Today I realized in what a great way journaling has improved my thought life. It’s amazing to me how many fallacies, intellectual inconsistencies, and wrong doctrines I’ve found even in my own thinking just by writing out my thoughts and prayers on a regular basis. The surprising part isn’t that I have wrong thinking. I became quite aware of the reality of my own inconsistencies during the internship at the International House of Prayer, but what’s surprising to me is that I’m able to detect them on my own. Previously, I’ve been largely un-aware of own false mindsets because they were the lenses through which I perceived everything else. But by writing them out it makes everything more concrete, and once it’s out, I feel like I get a better perspective of it. I’m able to then see the whole thought in it’s entirety and am better able to judge it as biblical or not.

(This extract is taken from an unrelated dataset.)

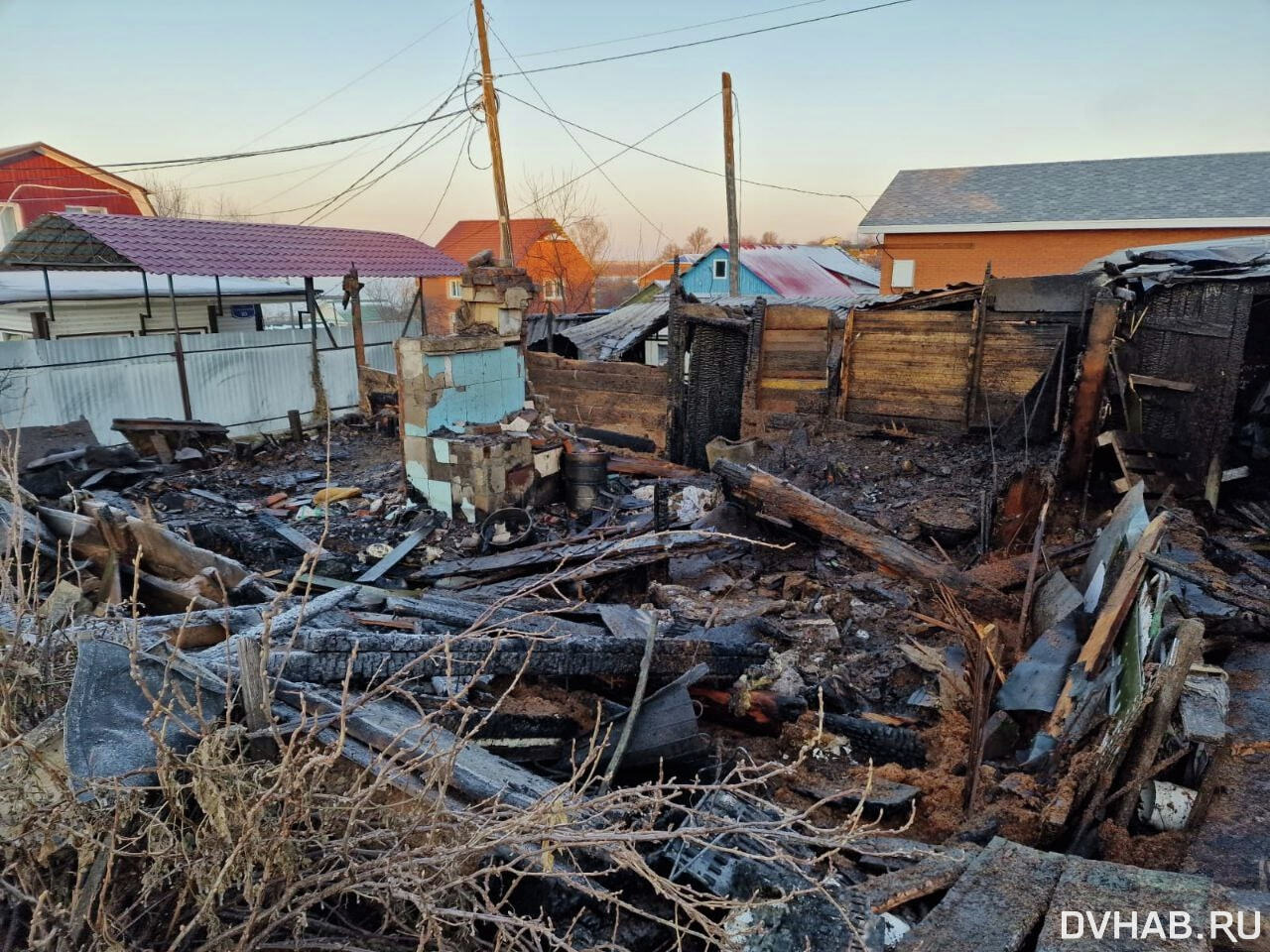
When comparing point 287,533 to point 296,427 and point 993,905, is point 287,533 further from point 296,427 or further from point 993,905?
point 993,905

For instance, today I was able to see how I have been subconsciously disqualifying myself as one whom the Lord can/is willing to use to minister to His Bride, the Church. Now I wouldn’t have agreed that I thought this way if you asked me, but looking at how I was processing some thoughts of mine, that’s exactly what I was doing. Last Friday I found a similar fallacy, when writing out my prayers about a job to pay my way through Bible school I asked the Lord if a seemingly shut door “is this Your doing or something else?” Once I wrote it out, I saw how absurd that question was. There is nothing that goes against His will, or can resist His plans. A better question and posture of prayer would really be to ask ‘is this a closed door to protect and shepherd me into Your best, or does this need more perseverance to see if the door is truly closed and not give up too early.’


And truly, most of what I’ve posted here on the blog was filtered through my journal in one for or another. So I hope I’m not the only one benefiting from my journaling, but even if that’s the case, it’d still be worth it.